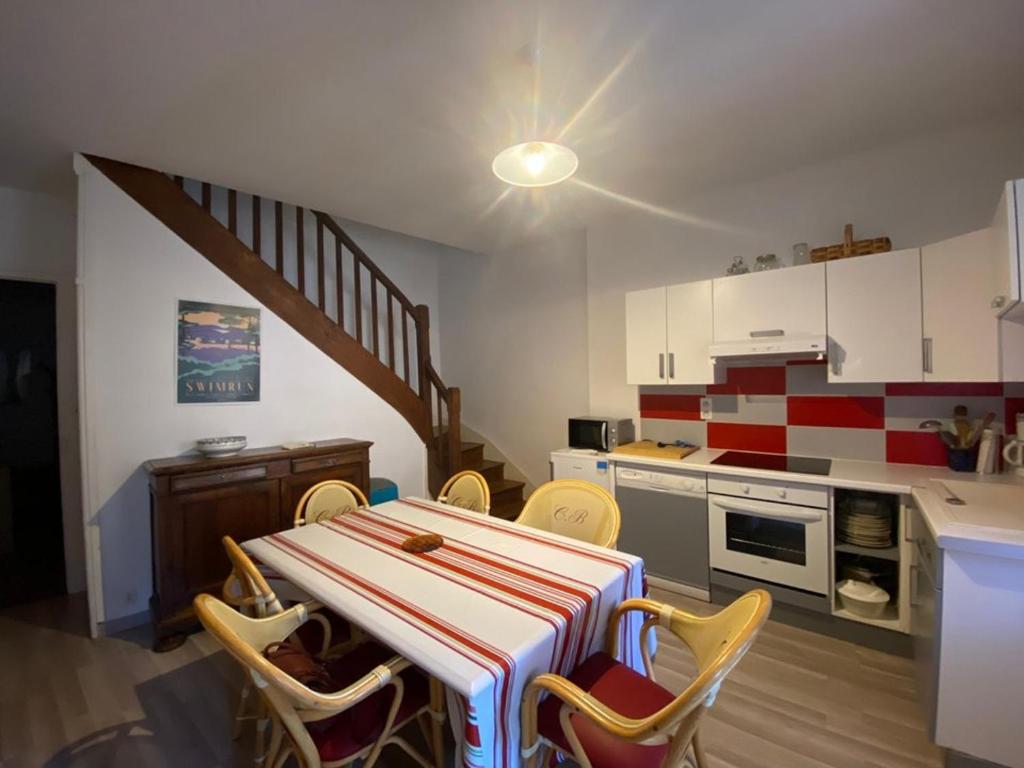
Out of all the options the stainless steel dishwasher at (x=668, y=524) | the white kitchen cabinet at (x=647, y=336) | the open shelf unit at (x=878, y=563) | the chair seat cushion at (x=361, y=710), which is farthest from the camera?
the white kitchen cabinet at (x=647, y=336)

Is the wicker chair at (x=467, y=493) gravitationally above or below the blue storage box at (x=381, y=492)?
above

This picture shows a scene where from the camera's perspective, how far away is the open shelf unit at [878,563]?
2.08 meters

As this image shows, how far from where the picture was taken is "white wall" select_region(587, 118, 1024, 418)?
2.26m

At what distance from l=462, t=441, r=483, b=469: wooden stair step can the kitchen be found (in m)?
1.23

● ● ● ● ●

Can you write out the lines above, from the one containing "This picture shows" through the end of the items, inclusive, with "open shelf unit" changed to "open shelving unit" and nothing else altered?

SOLUTION TO THIS EXERCISE:
This picture shows a scene where from the camera's perspective, how far away is the open shelving unit at [878,563]?
2.08 meters

As this image shows, how far from where the picture was taken is "white wall" select_region(587, 118, 1024, 418)?
2.26m

At what distance from l=462, t=441, r=483, b=469: wooden stair step can the kitchen be found (in m)?
1.23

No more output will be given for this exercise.